Artigo:
__________

Dezoito clubes. Quantos deles com a corda ao pescoço? Quantos deles com salários em atraso? Quantos deles com dividas incomportáveis? Quantos deles com bancadas vazias nos jogos em casa? Quantos deles com meio autocarro de apoio nos jogos fora? Quantos deles com jogadores estrangeiros de terceiro nível e um sistema de formação abandonado? Dezoito clubes. A solução que encontraram para resolver uma injustiça desportiva e um erro de legal. Mas nada que possa resolver os problemas estruturais do futebol português.
O Boavista tem as portas escancaradas para voltar á elite do futebol português.
Ironicamente, ou talvez não, no fim-de-semana que se seguiu à aprovação pela Liga de Clubes da repesca dos axadrezados, a equipa perdeu o seu duelo com o Desportivo de Chaves. Um duelo na II Divisão B, uma divisão onde o clube do Bessa nunca venceu neste seu hiato pelo futebol das divisões secundárias. Diz muito do estado actual da vida do quinto grande, do quinto campeão do futebol em Portugal. Sem a ratificação da Federação Portuguesa de Futebol e com os créditos financeiros de inscrição por pagar, ainda não é certo que o futebol português volte a contar com todos os seus campeões na sua primeira divisão. Mas o cenário nunca esteve tão perto de suceder desde que a equipa do Porto foi utilizada como bode-espiatório de um dos maiores escândalos consumados do futebol luso.
Depois de muito barulho à volta do Apito Dourado, não houve forma de provar, nos tribunais, o que as escutas posteriormente divulgadas deixaram claro à opinião pública. Para os mais precavidos, o que tinha sido divulgado nesse longo e penoso processo estava longe de ser uma novidade e como escutas posteriores comprovaram, algo exclusivo dos clubes imputados. Como o futebol português está, como sempre esteve, corrupto até à medula, a sensação de polémica soava a falso e como tal, também a suspeita de que um clube do prestigio do FC Porto podia ser realmente penalizado. Se o fizessem, tarde ou cedo, os restantes campeões seguiriam o mesmo caminho, a fruta e o café com leite eram coisa de muitos. O Boavista, no entanto, mal gerido desde que João Loureiro tomou as rendas da herança de Valentim Loureiro, foi a presa ideal para quem queria sangue. Um clube campeão com polémica, um clube onde o dinheiro entrava e desaparecia a uma velocidade assustadora, um clube com uma base de apoiantes relativamente pequena para poder gerir o mesmo tipo de revolta social que implicaria punir outro clube. O Boavista pagou o preço de estar no sitio errado à hora errada. E daí o descalabro.
O clube podia ter sido despromovido e voltado dois anos depois à elite se tivesse sido gerido com correcção. Mas não foi. A queda no precipício deixou a nu todos os problemas reais do clube que nada tinham a ver com a polémica do Apito Dourado, por muito que dirigentes e adeptos tenham tido razão quando se queixaram de tratamento especial para outras instituições. O Boavista caiu injustamente mas não se soube levantar, e afundou-se mais, por culpa exclusivamente sua.

__________

Instruções das tarefas:
**1.** No artigo sobre o Boavista, com que equipa perderam os axadrezados no fim de semana seguinte à aprovação da repesca pela Liga de Clubes?
**2.** Dê a continuação do artigo sobre o Boavista, começando logo após a última frase.
Os registos não têm qualquer relação com o artigo sobre o Boavista.

__________

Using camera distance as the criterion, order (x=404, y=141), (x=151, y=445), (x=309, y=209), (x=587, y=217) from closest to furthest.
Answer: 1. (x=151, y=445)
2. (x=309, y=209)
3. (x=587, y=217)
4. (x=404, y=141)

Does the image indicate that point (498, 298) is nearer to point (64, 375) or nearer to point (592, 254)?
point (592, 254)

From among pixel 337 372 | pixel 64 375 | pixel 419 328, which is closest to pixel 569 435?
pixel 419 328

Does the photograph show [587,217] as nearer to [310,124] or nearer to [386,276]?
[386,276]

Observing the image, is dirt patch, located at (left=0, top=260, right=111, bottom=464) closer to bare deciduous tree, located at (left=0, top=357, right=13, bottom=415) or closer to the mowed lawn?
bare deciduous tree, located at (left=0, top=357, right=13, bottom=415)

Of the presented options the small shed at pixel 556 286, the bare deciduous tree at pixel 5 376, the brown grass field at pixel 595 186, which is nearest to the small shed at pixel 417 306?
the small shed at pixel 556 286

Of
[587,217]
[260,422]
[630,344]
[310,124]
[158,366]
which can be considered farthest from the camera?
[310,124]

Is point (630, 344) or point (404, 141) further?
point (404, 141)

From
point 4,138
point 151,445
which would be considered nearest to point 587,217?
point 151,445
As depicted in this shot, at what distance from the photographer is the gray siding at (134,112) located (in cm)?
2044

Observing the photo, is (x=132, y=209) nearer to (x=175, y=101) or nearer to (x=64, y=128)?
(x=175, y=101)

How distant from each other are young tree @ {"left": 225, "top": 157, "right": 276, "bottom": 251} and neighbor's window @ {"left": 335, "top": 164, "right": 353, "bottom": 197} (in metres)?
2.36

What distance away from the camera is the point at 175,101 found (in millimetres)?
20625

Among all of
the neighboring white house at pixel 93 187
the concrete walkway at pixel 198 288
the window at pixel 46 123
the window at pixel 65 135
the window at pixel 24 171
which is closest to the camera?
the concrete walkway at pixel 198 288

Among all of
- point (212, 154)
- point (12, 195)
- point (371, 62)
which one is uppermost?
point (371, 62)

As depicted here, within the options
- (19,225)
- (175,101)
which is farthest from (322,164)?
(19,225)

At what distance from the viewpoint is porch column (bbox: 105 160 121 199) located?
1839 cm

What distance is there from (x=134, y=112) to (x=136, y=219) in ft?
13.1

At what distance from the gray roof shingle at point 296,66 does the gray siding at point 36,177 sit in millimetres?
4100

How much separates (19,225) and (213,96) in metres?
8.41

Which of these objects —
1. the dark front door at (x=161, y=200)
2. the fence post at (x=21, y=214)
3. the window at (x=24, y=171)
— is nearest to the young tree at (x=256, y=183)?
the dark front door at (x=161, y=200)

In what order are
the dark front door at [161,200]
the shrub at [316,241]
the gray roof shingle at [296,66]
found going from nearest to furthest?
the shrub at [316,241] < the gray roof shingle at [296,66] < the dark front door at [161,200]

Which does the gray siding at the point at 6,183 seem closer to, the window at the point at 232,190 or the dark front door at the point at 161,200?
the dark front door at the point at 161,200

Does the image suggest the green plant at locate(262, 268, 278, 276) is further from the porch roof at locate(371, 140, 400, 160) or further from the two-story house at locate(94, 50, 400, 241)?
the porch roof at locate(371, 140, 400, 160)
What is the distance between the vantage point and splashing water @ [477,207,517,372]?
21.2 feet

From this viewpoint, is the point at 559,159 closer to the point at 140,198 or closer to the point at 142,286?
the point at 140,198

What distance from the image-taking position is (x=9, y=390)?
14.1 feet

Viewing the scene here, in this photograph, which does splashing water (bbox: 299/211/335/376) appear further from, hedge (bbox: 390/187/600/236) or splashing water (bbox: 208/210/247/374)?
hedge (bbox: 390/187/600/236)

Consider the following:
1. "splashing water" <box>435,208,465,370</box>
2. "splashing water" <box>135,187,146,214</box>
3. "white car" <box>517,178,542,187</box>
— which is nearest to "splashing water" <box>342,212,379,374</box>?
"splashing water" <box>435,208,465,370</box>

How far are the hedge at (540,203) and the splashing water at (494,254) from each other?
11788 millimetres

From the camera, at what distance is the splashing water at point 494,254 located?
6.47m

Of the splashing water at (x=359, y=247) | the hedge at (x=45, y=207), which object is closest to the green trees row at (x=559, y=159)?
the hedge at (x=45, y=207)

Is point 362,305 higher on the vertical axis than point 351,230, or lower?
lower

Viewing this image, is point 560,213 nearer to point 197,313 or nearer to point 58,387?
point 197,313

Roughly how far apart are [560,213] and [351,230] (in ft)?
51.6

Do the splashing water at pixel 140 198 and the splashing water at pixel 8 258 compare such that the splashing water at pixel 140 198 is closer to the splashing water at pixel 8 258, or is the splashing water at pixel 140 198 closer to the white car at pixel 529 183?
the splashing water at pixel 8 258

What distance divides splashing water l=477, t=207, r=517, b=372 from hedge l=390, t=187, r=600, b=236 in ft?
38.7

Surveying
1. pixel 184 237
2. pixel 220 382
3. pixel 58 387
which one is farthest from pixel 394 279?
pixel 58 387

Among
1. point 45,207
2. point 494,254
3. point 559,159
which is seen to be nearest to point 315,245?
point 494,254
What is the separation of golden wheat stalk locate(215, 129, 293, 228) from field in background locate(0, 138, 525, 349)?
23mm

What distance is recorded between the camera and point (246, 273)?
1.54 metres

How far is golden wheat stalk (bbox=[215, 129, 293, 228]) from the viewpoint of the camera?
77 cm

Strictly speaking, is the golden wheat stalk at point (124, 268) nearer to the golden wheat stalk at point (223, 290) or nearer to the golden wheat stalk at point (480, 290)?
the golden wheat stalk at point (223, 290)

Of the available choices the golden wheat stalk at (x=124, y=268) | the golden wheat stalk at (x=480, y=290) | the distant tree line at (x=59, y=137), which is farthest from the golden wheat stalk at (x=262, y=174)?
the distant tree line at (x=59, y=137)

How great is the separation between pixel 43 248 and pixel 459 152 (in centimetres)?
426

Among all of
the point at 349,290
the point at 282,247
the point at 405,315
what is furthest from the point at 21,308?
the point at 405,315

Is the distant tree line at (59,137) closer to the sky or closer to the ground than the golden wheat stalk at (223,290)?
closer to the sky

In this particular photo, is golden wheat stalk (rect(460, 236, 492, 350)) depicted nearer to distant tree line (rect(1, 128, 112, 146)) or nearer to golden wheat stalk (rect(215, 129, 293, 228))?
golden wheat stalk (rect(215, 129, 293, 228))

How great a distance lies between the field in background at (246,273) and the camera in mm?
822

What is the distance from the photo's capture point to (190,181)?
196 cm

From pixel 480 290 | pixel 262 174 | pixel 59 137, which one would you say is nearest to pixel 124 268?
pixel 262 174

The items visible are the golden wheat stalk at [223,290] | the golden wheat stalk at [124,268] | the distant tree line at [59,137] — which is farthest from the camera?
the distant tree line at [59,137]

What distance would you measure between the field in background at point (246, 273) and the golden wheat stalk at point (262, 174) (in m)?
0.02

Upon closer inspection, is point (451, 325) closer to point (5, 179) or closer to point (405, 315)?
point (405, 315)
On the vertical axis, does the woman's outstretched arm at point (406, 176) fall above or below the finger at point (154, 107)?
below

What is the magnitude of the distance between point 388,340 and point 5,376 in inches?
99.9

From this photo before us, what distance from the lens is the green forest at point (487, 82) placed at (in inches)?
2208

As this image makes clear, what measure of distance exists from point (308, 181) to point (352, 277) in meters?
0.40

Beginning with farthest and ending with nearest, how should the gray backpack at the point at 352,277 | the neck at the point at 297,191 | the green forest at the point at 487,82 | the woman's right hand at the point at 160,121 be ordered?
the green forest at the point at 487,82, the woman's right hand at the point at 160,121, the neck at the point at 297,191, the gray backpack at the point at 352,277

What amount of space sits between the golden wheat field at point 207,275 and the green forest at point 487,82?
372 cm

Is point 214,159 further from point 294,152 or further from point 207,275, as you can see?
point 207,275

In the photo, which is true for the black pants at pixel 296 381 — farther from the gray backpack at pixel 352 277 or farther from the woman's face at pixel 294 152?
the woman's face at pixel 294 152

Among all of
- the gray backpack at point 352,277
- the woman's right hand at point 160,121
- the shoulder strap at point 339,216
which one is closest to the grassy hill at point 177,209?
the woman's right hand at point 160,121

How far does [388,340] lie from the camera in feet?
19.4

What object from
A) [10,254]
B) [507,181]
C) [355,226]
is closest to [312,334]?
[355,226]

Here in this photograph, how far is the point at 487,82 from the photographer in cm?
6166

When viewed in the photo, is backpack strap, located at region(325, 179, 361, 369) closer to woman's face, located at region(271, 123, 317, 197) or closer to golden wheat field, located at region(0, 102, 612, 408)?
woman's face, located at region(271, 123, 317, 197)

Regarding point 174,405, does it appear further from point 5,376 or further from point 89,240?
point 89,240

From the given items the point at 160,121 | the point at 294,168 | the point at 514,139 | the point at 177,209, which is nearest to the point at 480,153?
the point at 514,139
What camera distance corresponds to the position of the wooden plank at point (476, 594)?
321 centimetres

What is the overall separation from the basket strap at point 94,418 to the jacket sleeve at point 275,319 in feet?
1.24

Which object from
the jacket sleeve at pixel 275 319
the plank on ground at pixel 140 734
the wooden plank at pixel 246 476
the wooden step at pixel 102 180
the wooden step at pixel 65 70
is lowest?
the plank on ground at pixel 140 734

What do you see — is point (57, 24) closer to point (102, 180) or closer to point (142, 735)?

__________

Lista de respostas:
**1.** Com o Desportivo de Chaves.

**2.**
E no entanto, a justiça assim o exige.
Depois de quase cinco anos sem o demonstrar em campo, o Boavista poderá voltar a saborear as grandes noites de futebol num dos mais belos estádios do futebol português. A aprovação de uma liga a 18 - num ano em que regressa também o Belenenses à elite - devolve o futebol português para o mesmo cenário onde estava quando o Apito Dourado surgiu nas capas dos jornais.
São dezoito equipas demasiadas para um país como Portugal, com uma liga onde a esmagadora maioria dos seus clubes são incapazes de cumprir com os mais básicos compromissos exigidos a uma instituição desportiva. Nos últimos anos vimos problemas para pagar salários em clubes ao nível de FC Porto, Sporting e Benfica. Nos últimos anos entre avisos de greve, a clubes que desapareceram do mapa e emblemas despromovidos por falhar os seus compromissos, o futebol português transformou-se numa jangada onde se morre de sede e de fome.
O caso da União Leiria na época passada foi o culminar de uma realidade que já se sentia em vésperas do Euro 2004. O desaparecimento de clubes como Salgueiros, Farense, Estrela da Amadora era algo sintomático do estado real do futebol português. As horas de agonia de históricos como o Belenenses, Vitória de Setúbal, Académica e Vitória de Guimarães tocaram o próprio esqueleto de base do desporto lusitano. A Liga Sagres transformou-se numa competição onde na mesma jornada competiam entre si jogadores que levavam meses sem cobrar o seu salário. Uma competição onde a dependência dos empréstimos e favores de fundos e empresários eram fundamentais para sobreviver. Quando as conexões extra-desportivas acabavam, os clubes tremiam, e caíam.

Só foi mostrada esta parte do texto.